● TEXTO DE ORIGEM
━━━━━━━━━━━━━━━━━━━━
ONU contra a parede
Em um mundo mais fragmentado do que globalizado, papel das Nações Unidas é posto em xeque até por quem exerce funções de destaque na entidade

Criada há quase 80 anos, no contexto do pós-guerra traumatizado pelo lançamento de bombas atômicas pelos Estados Unidos sobre o Japão, e do ímpeto expansionista e de limpeza étnica dos nazistas alemães, a Organização das Nações Unidas (ONU) surgiu para substituir a Liga das Nações. O objetivo primordial, a partir dali, seria prevenir outros conflitos de grandes dimensões, e buscar a resolução dos problemas através do diálogo diplomático e do compartilhamento de informações e saberes dos países membros. A ONU deveria ser uma entidade global voltada para o consenso e a paz, na premissa de que as lições da Segunda Guerra teriam sido compreendidas por todos, na expectativa de uma marcha coesa em direção ao futuro menos violento e assustador para as populações.
Estamos no futuro imaginado em 1945 – mas apenas no tempo decorrido, não no mundo sonhado. As reuniões de cúpula, os trabalhos de pesquisa e análise, as recomendações de especialistas e até as decisões da Assembleia Geral têm pouca valia prática para a civilização global e os países que integram a organização. Seja em relação ao armamentismo em crescimento acelerado, seja nos alertas para a crise ambiental e climática, ou ainda, nas metas para o cumprimento de direitos humanos universalizados de educação e saúde, a ONU contabiliza mais derrotas que vitórias. Exemplo recente foi a pandemia de Covid, quando, cinco anos atrás, a entidade se colocou a favor da distribuição democrática das vacinas, levando em conta a demanda dos países pobres – em posição sensata que nem foi considerada pelas potências mundiais.
Em entrevista à Exame, a Coordenadora Residente da ONU no Brasil, Silvia Rucks, expressou preocupação com o destino da entidade. Se a Terceira Guerra Mundial foi evitada graças aos esforços da ONU, em sua visão, os desafios agora são complexos e exigem muito mais capacidade de diálogo. E compartilha a responsabilidade pelo enfrentamento das crises em curso – humanitária, ambiental e climática – com as empresas, que precisam se posicionar por um mundo melhor para as atuais e próximas gerações. O comprometimento das corporações é fundamental para que os governos participem do processo, e o engajamento motive a sociedade como um todo.
Passadas quase oito décadas da fundação, a ONU tem na representante brasileira um exemplo da atitude original. “Atuar na ONU significa que você tem que levantar todos os dias para trabalhar com esperança”, diz. Silvia Rucks postula o reconhecimento da diversidade na Amazônia, a fim de se tratar os problemas sem perspectivas parciais. “Qualquer solução climática precisa considerar essa diversidade”, sustenta, no horizonte da Conferência da ONU para as Mudanças Climáticas, em novembro, em Belém do Pará.
O evento no Brasil será mais um instante digno do valor institucional construído pelas Nações Unidas ao longo de 80 anos. Mas como tantos outros encontros nas últimas décadas, a participação social e política deve demonstrar maior eficácia, pois nem os líderes mundiais, nem as populações, acreditam como antes no poder conciliatório de um organismo global.
━━━━━━━━━━━━━━━━━━━━
● O QUE PRODUZIR
Poderia copiar, do texto sobre a ONU, o trecho que começa em "Em entrevista à" e vai até "como um todo.", inclusive?
━━━━━━━━━━━━━━━━━━━━
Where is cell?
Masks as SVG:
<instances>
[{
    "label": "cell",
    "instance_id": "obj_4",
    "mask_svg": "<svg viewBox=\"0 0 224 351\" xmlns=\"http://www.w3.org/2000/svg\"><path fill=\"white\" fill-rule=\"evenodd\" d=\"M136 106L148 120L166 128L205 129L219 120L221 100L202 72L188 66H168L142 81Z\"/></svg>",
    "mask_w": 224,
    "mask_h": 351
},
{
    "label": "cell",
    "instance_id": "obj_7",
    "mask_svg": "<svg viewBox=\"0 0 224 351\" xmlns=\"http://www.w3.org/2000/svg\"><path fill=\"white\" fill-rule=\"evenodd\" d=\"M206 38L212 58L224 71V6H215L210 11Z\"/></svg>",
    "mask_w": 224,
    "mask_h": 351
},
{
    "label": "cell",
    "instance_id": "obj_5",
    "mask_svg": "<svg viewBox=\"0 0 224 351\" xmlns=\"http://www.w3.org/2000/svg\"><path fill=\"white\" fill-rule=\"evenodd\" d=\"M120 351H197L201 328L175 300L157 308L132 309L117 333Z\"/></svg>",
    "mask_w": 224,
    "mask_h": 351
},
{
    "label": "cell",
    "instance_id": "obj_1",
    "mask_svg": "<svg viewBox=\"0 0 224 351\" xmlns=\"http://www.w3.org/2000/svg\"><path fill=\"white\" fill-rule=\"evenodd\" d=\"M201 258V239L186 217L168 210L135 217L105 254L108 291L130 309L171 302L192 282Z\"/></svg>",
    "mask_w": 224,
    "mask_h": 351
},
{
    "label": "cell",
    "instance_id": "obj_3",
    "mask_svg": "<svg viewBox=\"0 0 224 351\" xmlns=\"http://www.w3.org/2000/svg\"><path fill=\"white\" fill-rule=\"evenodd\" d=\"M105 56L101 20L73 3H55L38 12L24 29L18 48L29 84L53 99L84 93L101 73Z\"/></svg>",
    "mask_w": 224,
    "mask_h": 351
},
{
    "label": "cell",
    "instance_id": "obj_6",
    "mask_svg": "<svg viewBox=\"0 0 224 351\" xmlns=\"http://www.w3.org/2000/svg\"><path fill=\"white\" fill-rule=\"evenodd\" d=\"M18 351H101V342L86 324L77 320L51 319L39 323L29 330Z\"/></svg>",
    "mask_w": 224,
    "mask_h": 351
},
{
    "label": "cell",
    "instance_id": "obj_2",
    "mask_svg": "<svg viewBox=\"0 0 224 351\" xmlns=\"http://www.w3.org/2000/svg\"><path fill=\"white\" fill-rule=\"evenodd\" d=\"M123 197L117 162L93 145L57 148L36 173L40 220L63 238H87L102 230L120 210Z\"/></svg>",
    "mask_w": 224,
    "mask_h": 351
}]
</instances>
━━━━━━━━━━━━━━━━━━━━
● EXERCÍCIO RESOLVIDO
Em entrevista à Exame, a Coordenadora Residente da ONU no Brasil, Silvia Rucks, expressou preocupação com o destino da entidade. Se a Terceira Guerra Mundial foi evitada graças aos esforços da ONU, em sua visão, os desafios agora são complexos e exigem muito mais capacidade de diálogo. E compartilha a responsabilidade pelo enfrentamento das crises em curso – humanitária, ambiental e climática – com as empresas, que precisam se posicionar por um mundo melhor para as atuais e próximas gerações. O comprometimento das corporações é fundamental para que os governos participem do processo, e o engajamento motive a sociedade como um todo.